> _WHAT NEEDS TO BE DONE_
For each line of the data below that holds "siRNAs", copy the line.

Dataset entries:
::::
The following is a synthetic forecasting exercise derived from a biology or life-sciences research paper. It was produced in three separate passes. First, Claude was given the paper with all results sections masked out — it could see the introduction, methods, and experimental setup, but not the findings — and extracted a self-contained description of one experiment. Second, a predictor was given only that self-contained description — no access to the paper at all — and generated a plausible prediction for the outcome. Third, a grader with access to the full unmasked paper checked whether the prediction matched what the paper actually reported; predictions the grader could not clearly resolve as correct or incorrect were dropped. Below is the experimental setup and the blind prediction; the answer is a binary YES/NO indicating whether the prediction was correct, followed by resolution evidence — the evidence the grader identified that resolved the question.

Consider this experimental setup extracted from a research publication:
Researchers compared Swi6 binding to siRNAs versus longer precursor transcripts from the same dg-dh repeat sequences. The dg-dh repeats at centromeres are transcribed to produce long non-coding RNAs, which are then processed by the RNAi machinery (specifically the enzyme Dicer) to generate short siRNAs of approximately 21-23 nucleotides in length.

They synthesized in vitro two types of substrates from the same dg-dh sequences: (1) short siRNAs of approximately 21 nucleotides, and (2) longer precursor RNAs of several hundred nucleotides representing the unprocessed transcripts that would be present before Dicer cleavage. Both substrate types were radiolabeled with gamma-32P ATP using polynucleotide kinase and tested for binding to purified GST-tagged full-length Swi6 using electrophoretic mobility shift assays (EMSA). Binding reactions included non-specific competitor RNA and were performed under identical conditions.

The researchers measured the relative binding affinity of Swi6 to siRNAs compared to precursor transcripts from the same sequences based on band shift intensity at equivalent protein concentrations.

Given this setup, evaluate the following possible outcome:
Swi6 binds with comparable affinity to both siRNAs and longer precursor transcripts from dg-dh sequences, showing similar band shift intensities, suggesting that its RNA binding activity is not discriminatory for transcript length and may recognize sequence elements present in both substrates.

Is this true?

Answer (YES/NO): NO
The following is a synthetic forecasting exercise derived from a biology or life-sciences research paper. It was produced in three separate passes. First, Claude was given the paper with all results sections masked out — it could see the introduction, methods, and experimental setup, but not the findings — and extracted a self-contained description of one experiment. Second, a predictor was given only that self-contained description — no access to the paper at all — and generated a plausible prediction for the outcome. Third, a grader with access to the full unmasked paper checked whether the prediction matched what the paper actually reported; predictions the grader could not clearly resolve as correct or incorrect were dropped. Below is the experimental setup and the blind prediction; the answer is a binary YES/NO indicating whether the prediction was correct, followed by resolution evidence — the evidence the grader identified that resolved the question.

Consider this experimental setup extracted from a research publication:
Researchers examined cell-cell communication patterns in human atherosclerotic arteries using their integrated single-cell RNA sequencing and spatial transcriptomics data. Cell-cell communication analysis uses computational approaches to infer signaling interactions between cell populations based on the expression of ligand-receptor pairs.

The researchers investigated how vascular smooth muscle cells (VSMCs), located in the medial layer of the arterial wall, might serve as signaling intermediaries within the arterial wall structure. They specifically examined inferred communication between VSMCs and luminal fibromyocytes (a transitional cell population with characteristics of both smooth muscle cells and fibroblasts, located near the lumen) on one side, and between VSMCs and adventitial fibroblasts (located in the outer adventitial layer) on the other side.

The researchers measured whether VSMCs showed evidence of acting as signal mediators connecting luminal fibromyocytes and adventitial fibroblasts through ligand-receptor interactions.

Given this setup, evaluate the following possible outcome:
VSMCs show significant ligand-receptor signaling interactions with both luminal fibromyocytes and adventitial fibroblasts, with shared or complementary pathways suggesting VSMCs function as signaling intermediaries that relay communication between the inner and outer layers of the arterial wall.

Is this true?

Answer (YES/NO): YES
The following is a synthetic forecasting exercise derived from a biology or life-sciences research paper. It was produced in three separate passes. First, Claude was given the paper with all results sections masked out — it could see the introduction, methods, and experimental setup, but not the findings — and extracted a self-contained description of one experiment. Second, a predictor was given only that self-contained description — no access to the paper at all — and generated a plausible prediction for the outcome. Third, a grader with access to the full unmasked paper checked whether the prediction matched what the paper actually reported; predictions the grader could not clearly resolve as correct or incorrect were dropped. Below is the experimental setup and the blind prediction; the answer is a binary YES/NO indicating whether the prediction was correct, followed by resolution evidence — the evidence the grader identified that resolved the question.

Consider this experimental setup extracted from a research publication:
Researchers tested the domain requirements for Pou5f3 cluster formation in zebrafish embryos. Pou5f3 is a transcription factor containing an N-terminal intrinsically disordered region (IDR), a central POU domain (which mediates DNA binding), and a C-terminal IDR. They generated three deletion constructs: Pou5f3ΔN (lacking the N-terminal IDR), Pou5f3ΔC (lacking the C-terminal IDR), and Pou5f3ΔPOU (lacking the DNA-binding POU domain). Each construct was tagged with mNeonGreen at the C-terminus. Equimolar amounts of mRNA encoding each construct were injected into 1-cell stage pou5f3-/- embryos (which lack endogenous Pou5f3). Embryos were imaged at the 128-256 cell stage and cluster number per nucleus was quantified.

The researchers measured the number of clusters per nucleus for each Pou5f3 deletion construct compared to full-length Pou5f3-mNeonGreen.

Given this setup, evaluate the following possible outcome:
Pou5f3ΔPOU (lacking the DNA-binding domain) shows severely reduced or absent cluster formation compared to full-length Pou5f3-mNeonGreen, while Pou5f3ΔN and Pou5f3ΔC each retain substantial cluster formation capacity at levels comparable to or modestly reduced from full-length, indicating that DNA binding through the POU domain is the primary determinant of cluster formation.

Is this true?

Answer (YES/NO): YES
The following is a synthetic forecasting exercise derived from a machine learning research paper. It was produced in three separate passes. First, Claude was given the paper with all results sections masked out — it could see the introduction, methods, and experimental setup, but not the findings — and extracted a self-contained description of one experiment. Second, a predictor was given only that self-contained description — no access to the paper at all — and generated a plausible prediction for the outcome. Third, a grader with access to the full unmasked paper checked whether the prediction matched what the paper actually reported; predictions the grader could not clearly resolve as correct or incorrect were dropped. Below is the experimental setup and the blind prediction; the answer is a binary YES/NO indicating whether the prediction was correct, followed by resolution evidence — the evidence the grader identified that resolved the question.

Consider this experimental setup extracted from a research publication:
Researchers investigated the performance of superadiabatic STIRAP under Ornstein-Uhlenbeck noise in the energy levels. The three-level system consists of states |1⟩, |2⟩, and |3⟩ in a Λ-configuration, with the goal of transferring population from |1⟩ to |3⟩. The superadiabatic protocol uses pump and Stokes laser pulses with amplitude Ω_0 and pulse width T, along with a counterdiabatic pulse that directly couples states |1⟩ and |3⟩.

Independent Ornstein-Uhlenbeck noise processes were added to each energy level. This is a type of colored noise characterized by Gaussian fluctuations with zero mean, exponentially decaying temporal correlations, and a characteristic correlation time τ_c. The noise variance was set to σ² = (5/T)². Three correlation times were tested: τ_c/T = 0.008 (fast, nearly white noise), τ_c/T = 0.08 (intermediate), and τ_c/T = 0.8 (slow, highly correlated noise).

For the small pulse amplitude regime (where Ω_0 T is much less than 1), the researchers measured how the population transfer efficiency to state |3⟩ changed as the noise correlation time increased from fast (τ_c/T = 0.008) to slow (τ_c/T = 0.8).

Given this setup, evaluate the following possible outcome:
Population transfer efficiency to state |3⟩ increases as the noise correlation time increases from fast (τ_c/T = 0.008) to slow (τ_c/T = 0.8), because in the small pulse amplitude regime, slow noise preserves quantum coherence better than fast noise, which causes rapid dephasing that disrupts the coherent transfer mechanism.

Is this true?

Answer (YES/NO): NO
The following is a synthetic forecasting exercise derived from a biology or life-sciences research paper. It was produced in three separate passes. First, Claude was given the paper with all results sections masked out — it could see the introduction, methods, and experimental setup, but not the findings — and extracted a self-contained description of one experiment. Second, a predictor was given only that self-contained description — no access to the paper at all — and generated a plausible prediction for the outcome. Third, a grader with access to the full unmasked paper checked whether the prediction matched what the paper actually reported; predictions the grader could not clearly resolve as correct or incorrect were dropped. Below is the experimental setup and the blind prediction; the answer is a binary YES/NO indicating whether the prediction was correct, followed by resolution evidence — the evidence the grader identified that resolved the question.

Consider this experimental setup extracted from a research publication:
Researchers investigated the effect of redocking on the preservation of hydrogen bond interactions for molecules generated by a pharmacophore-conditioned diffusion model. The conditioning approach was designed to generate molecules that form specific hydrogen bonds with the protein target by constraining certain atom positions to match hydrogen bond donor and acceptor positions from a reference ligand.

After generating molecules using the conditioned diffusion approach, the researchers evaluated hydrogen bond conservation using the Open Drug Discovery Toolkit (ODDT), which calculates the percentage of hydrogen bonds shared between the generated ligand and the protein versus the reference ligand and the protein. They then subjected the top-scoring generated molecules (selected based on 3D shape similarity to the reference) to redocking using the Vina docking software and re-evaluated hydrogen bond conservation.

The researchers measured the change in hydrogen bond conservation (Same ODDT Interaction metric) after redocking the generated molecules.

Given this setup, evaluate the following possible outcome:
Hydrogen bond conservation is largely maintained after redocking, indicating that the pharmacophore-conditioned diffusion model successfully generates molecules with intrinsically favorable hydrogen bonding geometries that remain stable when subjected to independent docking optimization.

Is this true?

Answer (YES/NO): NO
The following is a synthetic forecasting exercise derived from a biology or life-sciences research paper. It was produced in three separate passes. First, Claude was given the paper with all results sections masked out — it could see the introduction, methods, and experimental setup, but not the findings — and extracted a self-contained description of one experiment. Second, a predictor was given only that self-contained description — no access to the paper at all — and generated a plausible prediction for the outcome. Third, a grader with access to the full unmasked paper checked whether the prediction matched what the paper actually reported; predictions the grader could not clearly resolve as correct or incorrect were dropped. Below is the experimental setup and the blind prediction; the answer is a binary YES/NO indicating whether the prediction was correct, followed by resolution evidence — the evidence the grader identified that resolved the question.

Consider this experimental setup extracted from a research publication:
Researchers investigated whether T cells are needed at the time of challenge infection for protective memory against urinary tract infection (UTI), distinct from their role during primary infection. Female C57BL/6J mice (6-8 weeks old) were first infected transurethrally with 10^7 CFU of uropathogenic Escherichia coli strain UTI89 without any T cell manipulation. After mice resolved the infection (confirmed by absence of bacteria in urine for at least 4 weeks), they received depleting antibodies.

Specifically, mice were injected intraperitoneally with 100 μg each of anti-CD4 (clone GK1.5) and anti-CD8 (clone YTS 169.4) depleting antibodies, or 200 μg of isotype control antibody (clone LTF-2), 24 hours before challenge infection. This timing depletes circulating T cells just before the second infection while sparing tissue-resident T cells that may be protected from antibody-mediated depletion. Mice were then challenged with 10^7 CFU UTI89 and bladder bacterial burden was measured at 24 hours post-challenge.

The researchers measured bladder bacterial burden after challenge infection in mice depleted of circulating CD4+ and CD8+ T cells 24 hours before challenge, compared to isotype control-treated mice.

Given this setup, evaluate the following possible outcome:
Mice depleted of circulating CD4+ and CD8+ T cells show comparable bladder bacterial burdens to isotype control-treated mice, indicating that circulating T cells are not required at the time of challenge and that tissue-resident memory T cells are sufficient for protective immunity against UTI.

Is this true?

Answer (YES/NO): YES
::::
> _RESPONSE TO THE TASK_
Researchers compared Swi6 binding to siRNAs versus longer precursor transcripts from the same dg-dh repeat sequences. The dg-dh repeats at centromeres are transcribed to produce long non-coding RNAs, which are then processed by the RNAi machinery (specifically the enzyme Dicer) to generate short siRNAs of approximately 21-23 nucleotides in length.
They synthesized in vitro two types of substrates from the same dg-dh sequences: (1) short siRNAs of approximately 21 nucleotides, and (2) longer precursor RNAs of several hundred nucleotides representing the unprocessed transcripts that would be present before Dicer cleavage. Both substrate types were radiolabeled with gamma-32P ATP using polynucleotide kinase and tested for binding to purified GST-tagged full-length Swi6 using electrophoretic mobility shift assays (EMSA). Binding reactions included non-specific competitor RNA and were performed under identical conditions.
The researchers measured the relative binding affinity of Swi6 to siRNAs compared to precursor transcripts from the same sequences based on band shift intensity at equivalent protein concentrations.
Swi6 binds with comparable affinity to both siRNAs and longer precursor transcripts from dg-dh sequences, showing similar band shift intensities, suggesting that its RNA binding activity is not discriminatory for transcript length and may recognize sequence elements present in both substrates.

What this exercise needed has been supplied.